自分が「緊張しい」か分からない人は、当てはまるものがないかを確認してみましょう。
緊張のため声が上ずる
人は緊張すると、無意識のうちに体へ力を入れてしまいかちなので、喉の筋肉にもこわばりを与えてしまうことがあります。
喉の筋肉がこわばると声が上ずってしまったり、変な発音になってしまったりしてしまいます。さらに、声が上ずってしまったことで「変な声が出てしまった!」と余計に緊張が高まるという悪循環につながることもあるでしょう。
手や足が震えてしまう
「今から発表しなければならない」「上司が来たら失敗を報告しなければならない」など、これから緊張するような場面が控えている際に、手や足が震え始めることがあります。
手や足の震えは、自律神経が緊張によって乱れてしまうことから起こります。
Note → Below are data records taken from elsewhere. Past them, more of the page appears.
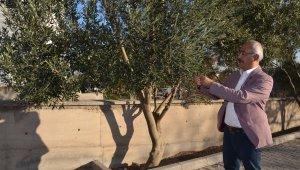 Zeytin ve yaprağı Anadolu'da halk tıbbında asırlardır kullanılıyor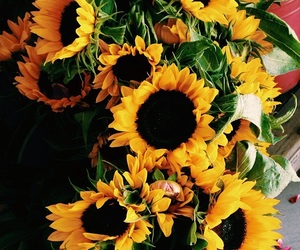 flowers, sunflower, and happiness image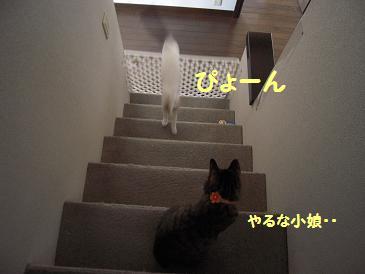 c0139488_0305327.jpg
震えを抑えようと思うほど焦って、余計に緊張してしまうこともあります。
モジモジしてしまう
緊張からモジモジしてしまうという特徴が見られることもあります。
意見を求められているのに頭が真っ白になり言葉に詰まる、相手を呼び止めたものの、はっきりせずなかなか話し出すことができないなどの行動が見られます。
意見を求めた側や、呼び止められた側からすると「どうしたんだろう?」と思ってしまいますが、本人にとっても頭の中がパニック状態です。相手を待たせている状況で余計に頭が真っ白になり、モジモジしてしまいます。
「緊張しい」の性格・原因とは
「どうして自分は緊張しいなんだろう」と思う人もいるでしょう。「緊張しい」は元々の性格によるものやトラウマが原因であるケースがあります。
この章では、「緊張しい」と言われる人によくある性格や原因を紹介します。
真面目すぎる
「緊張しい」と言われる人に多い性格は、真面目であることです。責任感を常に持ち、ミスがないように取り組む真面目な性格は、気を抜いてもいい場面でも緊張感を保ちがちです。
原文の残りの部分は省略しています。